Skills and Qualifications:
Minimum qualifications:
- Bachelor’s degree or equivalent experience in computer science, electrical engineering, statistics, machine learning, physics, robotics, or similar.
- Understanding of deep learning frameworks (e.g., PyTorch, JAX) and their underlying system architectures.
- Thrive in a highly collaborative environment involving many, different cross-functional partners and subject matter experts.
- A bias for action with a mindset to take initiative to work across different stacks and different teams where you spot the opportunity to make sure something ships.
- Strong engineering skills, ability to contribute performant, maintainable code and debug in complex codebases in areas such as floating-point numerics, low-precision arithmetic, and distributed systems.
Preferred qualifications , we encourage you to apply if you meet some but not all of these:
- Familiarity with distributed frameworks such as PyTorch/XLA, DeepSpeed, Megatron-LM.
- Experience implementing FP8, INT8, or block-floating point (MX) formats and understanding their numerical trade-offs.

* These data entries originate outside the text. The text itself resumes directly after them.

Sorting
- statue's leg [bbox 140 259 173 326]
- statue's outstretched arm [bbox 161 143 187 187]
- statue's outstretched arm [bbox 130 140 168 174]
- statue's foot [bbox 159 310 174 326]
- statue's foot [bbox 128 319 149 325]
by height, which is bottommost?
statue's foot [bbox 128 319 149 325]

- Prior contributions to open-source deep learning infrastructure such as PyTorch, DeepSpeed, or XLA.
- Publications, patents, or projects related to numerical optimization, communication-efficient training, or systems for large models.
- Experience training and supporting large-scale AI models.
- Track record of improving research productivity through infrastructure design or process improvements.
Logistics:
- Location: This role is based in San Francisco, California.
- Compensation: Depending on background, skills and experience, the expected annual salary range for this position is $350,000 - $475,000 USD.
- Visa sponsorship: We sponsor visas. While we can't guarantee success for every candidate or role, if you're the right fit, we're committed to working through the visa process together.
- Benefits: Thinking Machines offers generous health, dental, and vision benefits, unlimited PTO, paid parental leave, and relocation support as needed.